▸ TASK INSTRUCTIONS:
Where a line contains the word "site", copy that line from the records below.

::: DATA FOR THE TASK :::

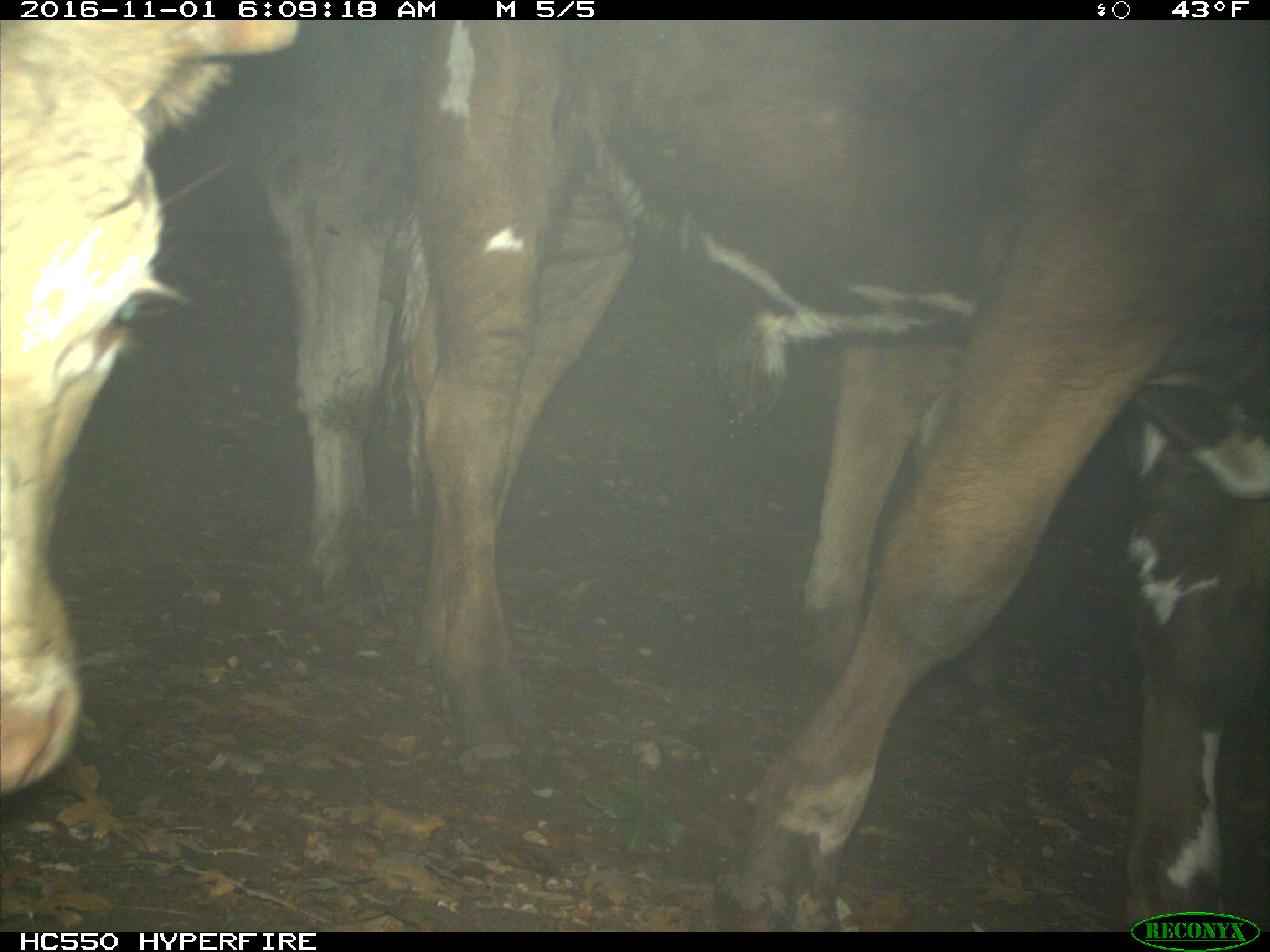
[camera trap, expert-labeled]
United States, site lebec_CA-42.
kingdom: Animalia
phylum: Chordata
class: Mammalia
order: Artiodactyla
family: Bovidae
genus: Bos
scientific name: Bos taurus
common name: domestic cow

:::
::: DATA FOR THE TASK :::

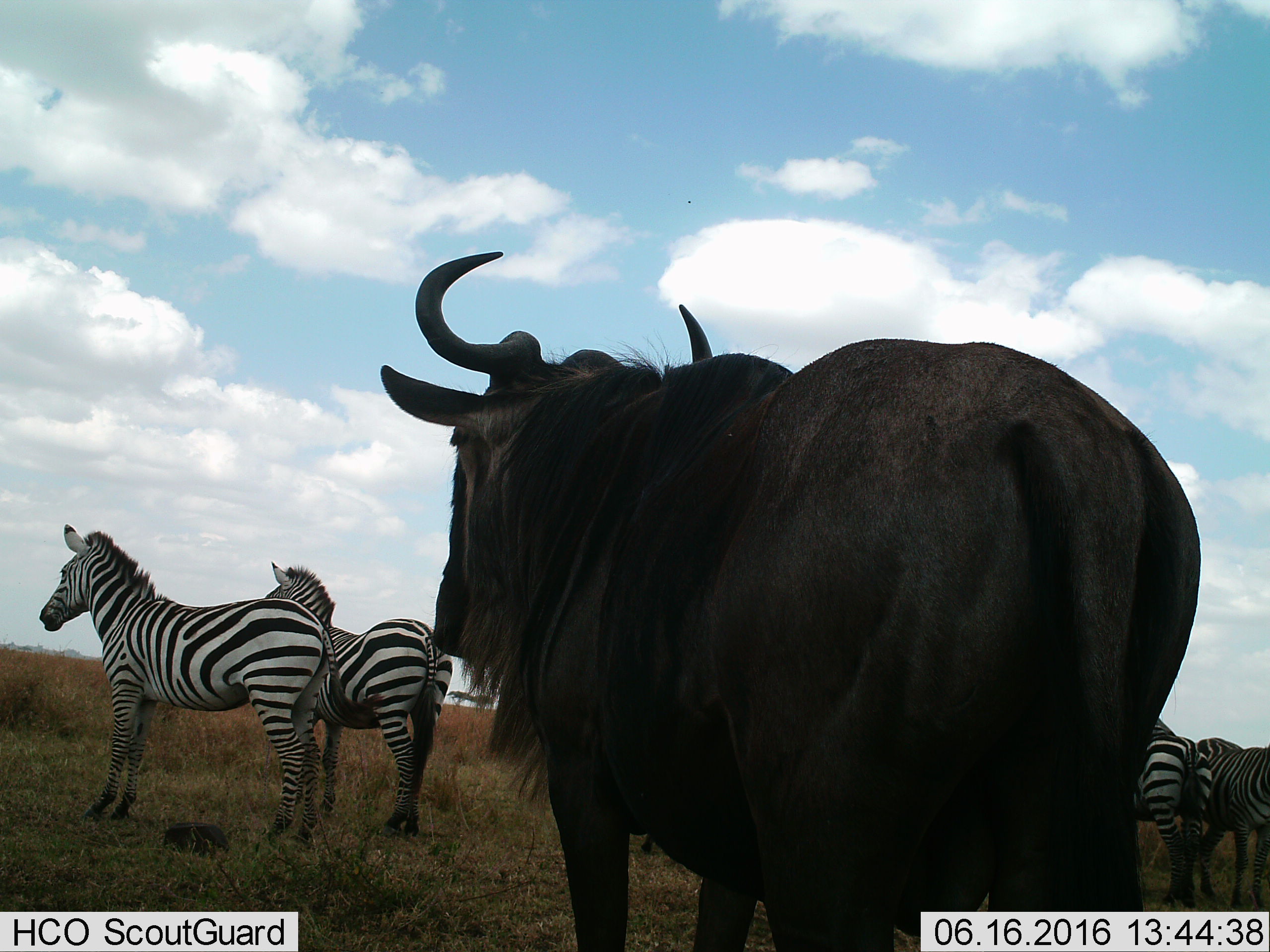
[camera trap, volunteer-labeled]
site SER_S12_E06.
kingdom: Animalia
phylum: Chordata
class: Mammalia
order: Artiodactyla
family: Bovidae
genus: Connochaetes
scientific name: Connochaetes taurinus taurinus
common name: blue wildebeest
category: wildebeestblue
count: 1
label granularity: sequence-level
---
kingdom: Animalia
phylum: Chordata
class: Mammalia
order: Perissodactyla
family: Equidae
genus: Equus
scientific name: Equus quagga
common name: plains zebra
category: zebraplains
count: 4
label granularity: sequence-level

:::
::: DATA FOR THE TASK :::

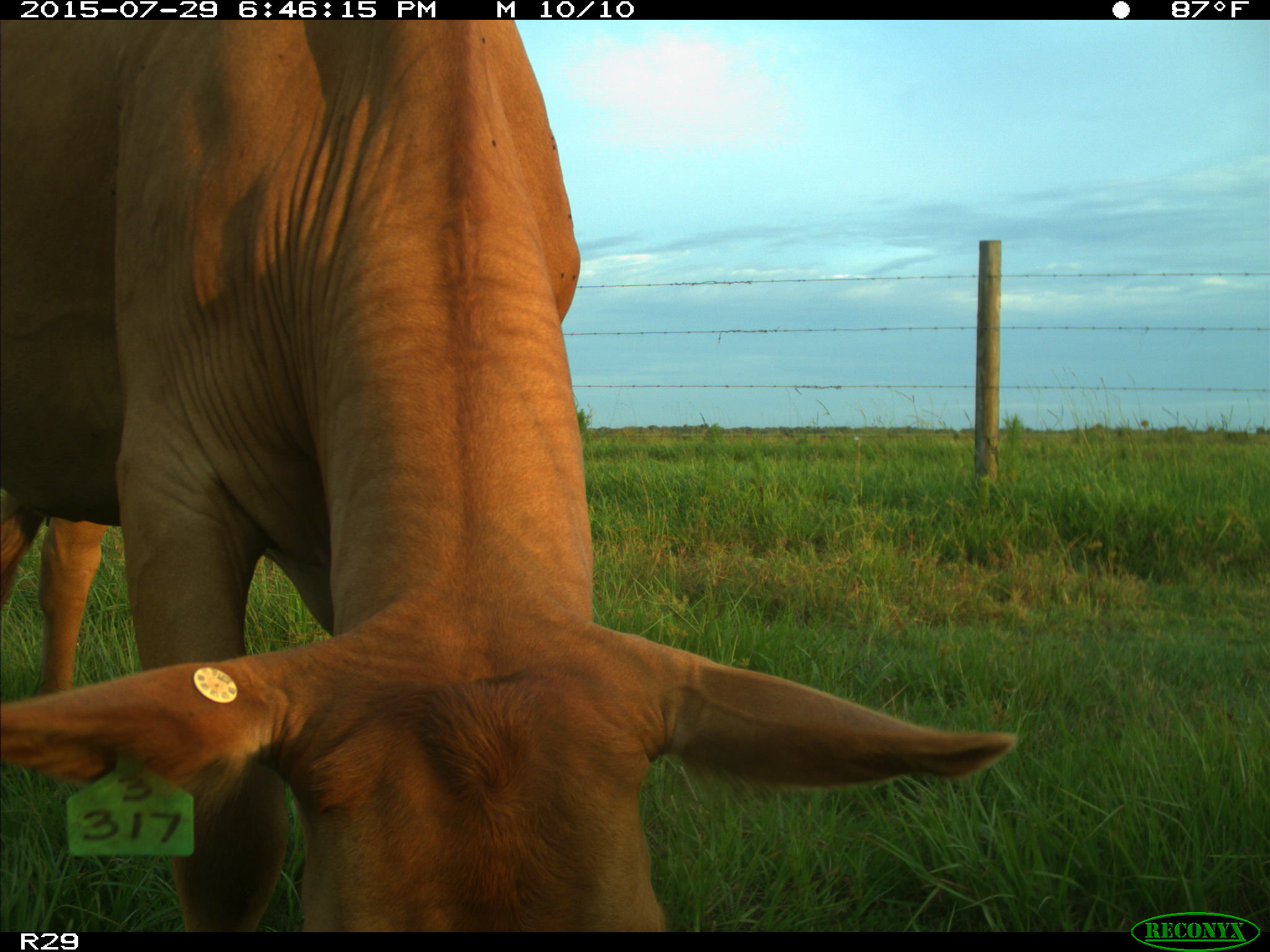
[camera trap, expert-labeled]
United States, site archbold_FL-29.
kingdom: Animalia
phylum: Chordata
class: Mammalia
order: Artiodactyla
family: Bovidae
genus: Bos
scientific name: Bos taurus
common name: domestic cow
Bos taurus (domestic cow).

:::

▸ YOUR RESPONSE:
United States, site lebec_CA-42.
site SER_S12_E06.
United States, site archbold_FL-29.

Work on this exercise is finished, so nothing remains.